Locally propagated mammary gland cancer Treatment Method. The invention is referred to oncology as a method of locally propagated mammary gland cancer treatment. The method consists of the pre-surgery gamma-ray therapy with the preceding intratumoral Arglabin injection, 2 mg/cm3 tumor volume twice a week within 4-5 weeks. Arglabin injections lead to the enhanced treatment efficiency.

Description

The Method of Treatment of Locally Propagated
Mammary Gland Cancer
The invention presented is referred to oncology, namely to the possible ways to treat patients with locally propagated mammary gland cancer. Chemotherapy is known as the method of cancer treatment. For the chemotherapy as an independent medical course a single (monochemotherapy) or several (polychemotherapy) drugs are usually applied. However, all known and widely applied drugs are of low antitumoral activity and have numerous negative after-effects (leucopenia, anemia, thrombopenia, immunity depression, etc). Just a minimal increase in human longevity is identified in case of chemotherapy in the treatment of locally propagated mammary gland cancer (Blokhin N.N., Perevodchikova N.I. Chemotherapy of Tumor Diseases. M., Medicine Publ., 1984). The method of locally propagated mammary gland cancer treatment consisting of pre-surgery gamma-ray therapy and following radical surgery is the most similar to the invention presented. The former one's drawback is low efficiency of gamma-ray therapy in case of locally propagated mammary gland cancer when the risk of tumor process generalization as sub-clinical metastases appearance is very high (Bazhenova A.P., Ostrovtzev L.D., Khakhanashvili G.M. Mammary Gland Cancer. M., Medicine Publ., 1985; Dimarsky L.Ju., Mammary Gland Cancer. M. Medicine Publ., 1980). The technical outcome of the present invention will be enhanced treatment efficiency due to the improvement of tumor regression dynamics.

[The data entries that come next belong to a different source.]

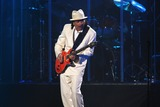 Andre Agassi Photo - Carlos Santana Guitarist Andre Agassis 12th Grand Slam For Children ( Performance ) 10-06-2007 Photo by Graham Whitby Boot-allstar-Globe Photos Inc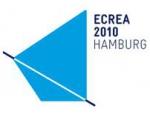 ecrea_hamburg_s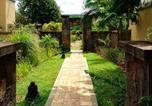Location vacances Souillac - Villa Laguna by Oazure 1 - 8 persons-2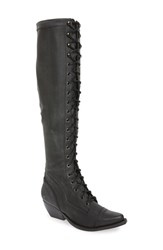 Jeffrey Campbell Women's Erlene Knee High Lace Up Boot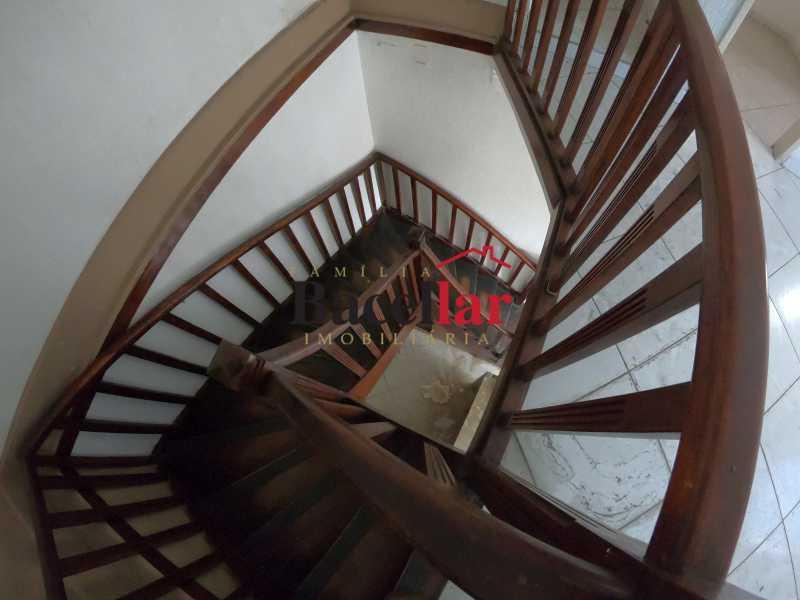 GOPR5150 - Casa Comercial 107m² à venda Rua José Higino,Tijuca, Rio de Janeiro - R$ 800.000 - TICC20001 - 18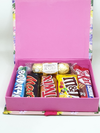Diwali Mix Chocolate Gift Hamper (Imported)-Krave Bites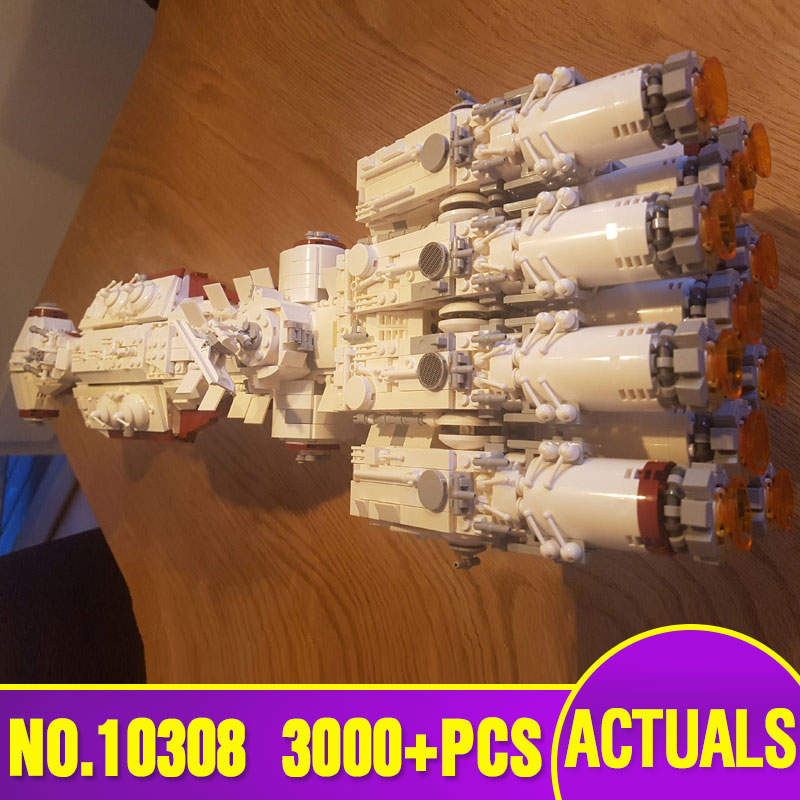 Star Toys Wars Compatible With Legoing MOC 10308 Blockade Runner (Tantive IV) Model Building Blocks Bricks Kids Christmas Gifts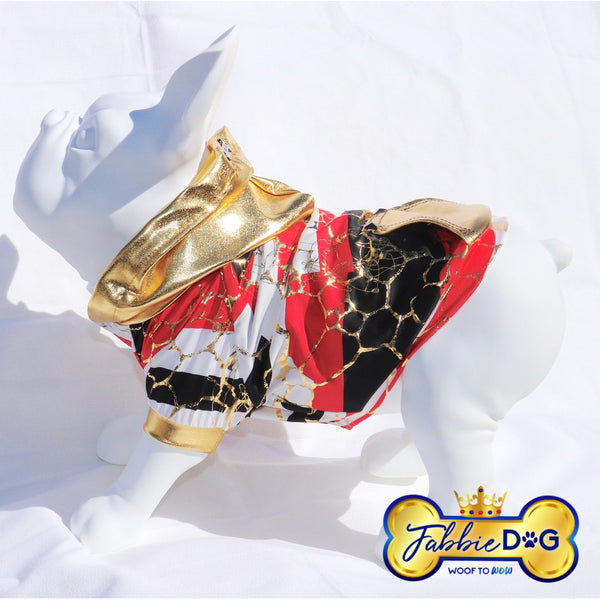 GLITZY Metallic Red and Gold Dog Hoodie - Fabbie Dog
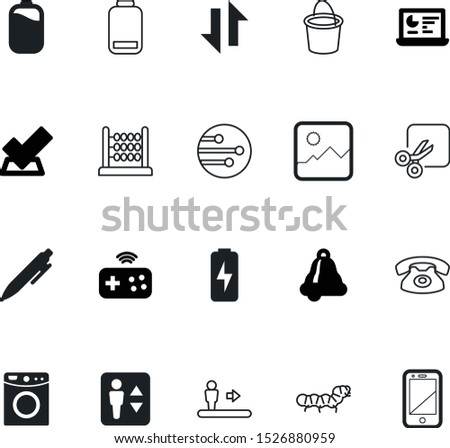 button vector icon set such as: list, cleanup, calculate, way, writing, session, charging, arithmetic, game, trash, supply, template, vote, educational, traditional, accounting, strength, house, bell Stock photo ©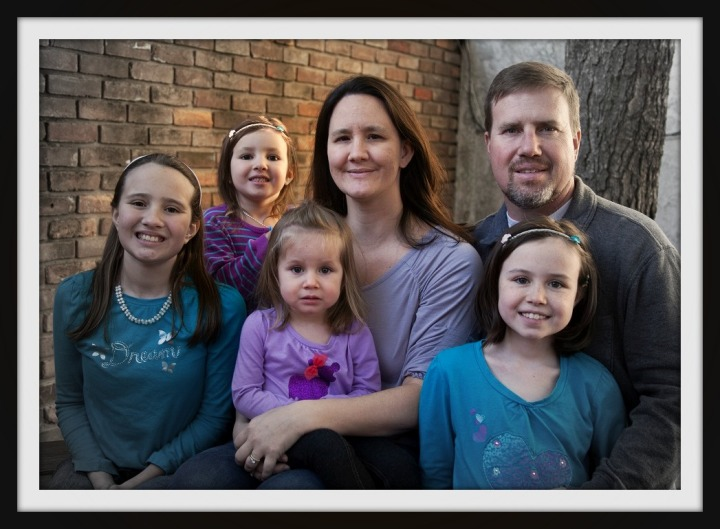 Jennifer and her sweet family Carli (11), Hannah (6), Lilly (3), husband Keith, and Maddie (10).  When James Asa was born, Carli was 5 and Maddie was 4.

The above mentioned technical outcome is achieved in the method of locally propagated mammary gland cancer treatment including the combination of gamma-ray therapy and preliminary Arglabin intratumoral injection, 2mg/cm3 tumor volume twice a week within 4-5 weeks.
An essence of the invention is as follows. The gamma-ray therapy is one of the most widely spread methods in the combined treatment of mammary gland cancer. According to the WHO (World Health Organization) experts, the effect of gamma-ray therapy strongly depends upon the tumor radio-sensitivity (approximately 50%). At the present level of tumor gamma-ray therapy development the radio-sensibilization is the most preferable method to increase the efficiency of gamma-ray therapy. However, all available radio-sensibilizing agents are insufficiently effective (oxygenation), highly toxic in effective concentrations (imidazoles), or very aggressive for the organism (high level hyperthermia, hyperglycemia). The proposed method supposes the use of a new radio- sensibilizing agent called «ARGLABIN» in combination with gamma- ray therapy. Arglabin is a biologically active sesquiterpene lactone produced from aerial part of the Sagebrush (Artemisia glabellά) growing in Kazakhstan. Arglabin is of antitumoral effect. Its radio-sensibilizing characteristics were found during its use in complex treatment of mammary gland cancer. The intratumoral Arglabin injections have promoted the gamma-ray therapy efficiency 30%, which resulted in 5.5 times reduction of tumor volume (in a number of cases the tumor 3 regression reached 100%), and post gamma-ray therapy III-IV grades pathomorphosis was observed in 64%.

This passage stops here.